Wikidata:Content Schema

It is proposed that this informational page become a policy or guideline. Please see the discussion on its talk page or the project chat.
The following is a proposed Wikidata policy or guideline. The proposal may still be in development, under discussion, or in the process of gathering consensus for adoption.

The Wikidata Content Schema (WDCS) is a concept for representing different types of data models on Wikidata. It is based on an "if–then" concept: if a Wikidata item has certain claims (such as instance of (P31) scholarly article (Q13442814)), then it must, or must not, or should, or could have other claims.

It is currently under development.

Raw notes edit

A model for documenting the musts, shoulds, coulds, and shall-nots of a Wikidata entry, depending on what the entry is.

At its most fundamental, the skeleton:
{ “if”: […],
“then”: {
“required”: […],
“recommended”: […],
“optional”: […],
“must-not”: […],
}

The skeleton comprises the if part and the then superpart. Within the then superpart are the parts must, recommended, optional, and must-not. Those terms carry the RFC 2119 meaning. Thus there are five parts; each part is a key-value pair with the key being the part name and the value being an array of objects. The objects collectively are the guts.

Here are the types of guts:

{“property”: “P###”} — the property is represented on the item
{“property”: [“P1”, “P2”]} – either one property or the other is represented on the item
{“property”: “P###”, “value”: “abc”} – the property is represented on the item and has the stated value. (Note that the specification will not enforce content types – that’s up to the person writing the schema. Thus {“property”: “P31”, “value”: 12} is valid per the specification but not valid per Wikidata)
{“property”: “P###”, “value”: [“abc”, “def”]} – the property is represented on the item and has one or more of these values. Whether it’s X and Y or X or Y depends on whether the gut is located in the required, recommended, optional, or must-not section. If two things are required in pairs, then it looks like this: [ “a”, [“b”, “c”] ]
{“property”: “P###”, “expression”: “.*”} – the property is represented on the item and its value is captured by the stated regular expression
{“property”: “P###”, “qualifier”: {“property”: “P###”, “value”: “…" }} – the property is represented on the item and can have any value, but also has the stated qualifier expressed as an object, or an array of such objects. To specify the value, include a value key-value pair per above
{“property”: “P###”, “reference”: {“property”: “P###”, “value”: “…”}} – the property is represented on the item and can have any value, but also has the stated reference expressed as an object, an array of such objects, or just true to state that a reference of some kind is required. (If you set reference: true in the must-not part, it technically means a reference is forbidden)
{“property”: “P###”, “rank”: “normal”} – the property is represented on the item and can have any value, but the value is of the stated rank, which can be one of “normal,” “deprecated,” or “preferred”. You could also have an array of two in theory, I guess. Having an array that’s just all three is phenomenally stupid; don’t do it.
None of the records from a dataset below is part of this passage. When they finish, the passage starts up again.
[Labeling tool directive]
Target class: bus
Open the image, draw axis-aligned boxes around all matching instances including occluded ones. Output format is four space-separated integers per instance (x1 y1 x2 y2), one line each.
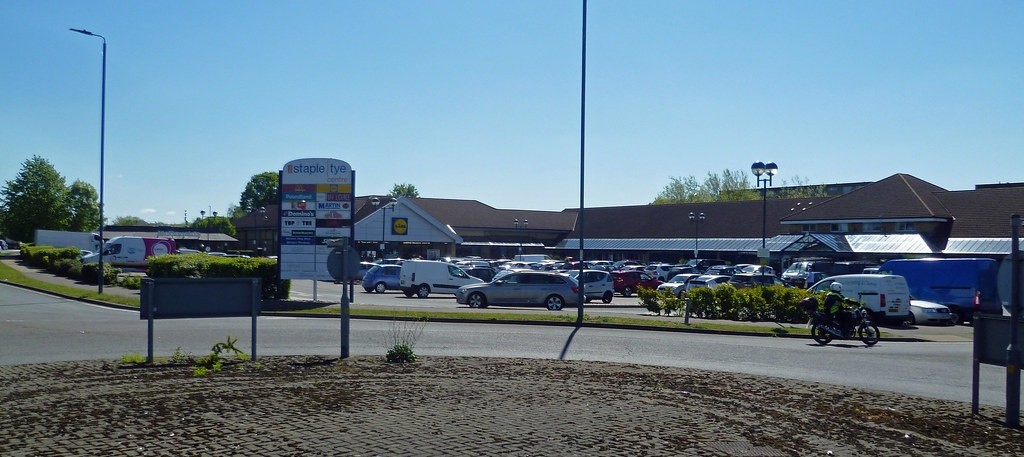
874 258 1002 326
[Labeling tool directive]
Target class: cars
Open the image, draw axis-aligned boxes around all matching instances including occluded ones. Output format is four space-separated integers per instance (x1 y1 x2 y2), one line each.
906 299 952 327
175 248 202 254
349 253 911 326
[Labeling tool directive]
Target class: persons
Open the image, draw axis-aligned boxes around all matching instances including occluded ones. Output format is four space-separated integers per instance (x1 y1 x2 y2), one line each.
823 281 861 335
562 257 574 271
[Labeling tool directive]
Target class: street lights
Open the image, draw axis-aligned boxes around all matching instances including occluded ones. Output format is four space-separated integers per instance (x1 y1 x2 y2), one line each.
199 205 218 250
68 26 110 294
206 251 225 257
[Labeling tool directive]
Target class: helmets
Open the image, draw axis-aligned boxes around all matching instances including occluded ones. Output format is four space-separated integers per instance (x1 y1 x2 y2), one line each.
830 282 842 292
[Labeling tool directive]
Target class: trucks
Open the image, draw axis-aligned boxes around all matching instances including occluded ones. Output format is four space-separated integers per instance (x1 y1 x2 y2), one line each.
33 229 105 254
79 237 175 271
Key-value pairs can be combined arbitrarily, and to have more than one, you can arrange them in arrays.

Guts mirror concepts in the Wikibase data model. A schema compliant with WDCS can be fed into a tester to generate a compliance report.
* If a gut is present in a given item as a claim and is in the “required” part then the test passes
* If a gut is present in a given item as a claim and is in the “must-not” part then the test fails
* If a gut is NOT present in a given item as a claim and is in the “required” part then the test passes
* If a gut is NOT present in a given item as a claim and is in the “must-not” part then the test fails
* In order for the test overall to pass, all the sub-tests must pass. One failure results in an overall failure.
* Recommended and optional are “non-voting.” While they show up on the report, they do not determine whether a test succeeds or fails.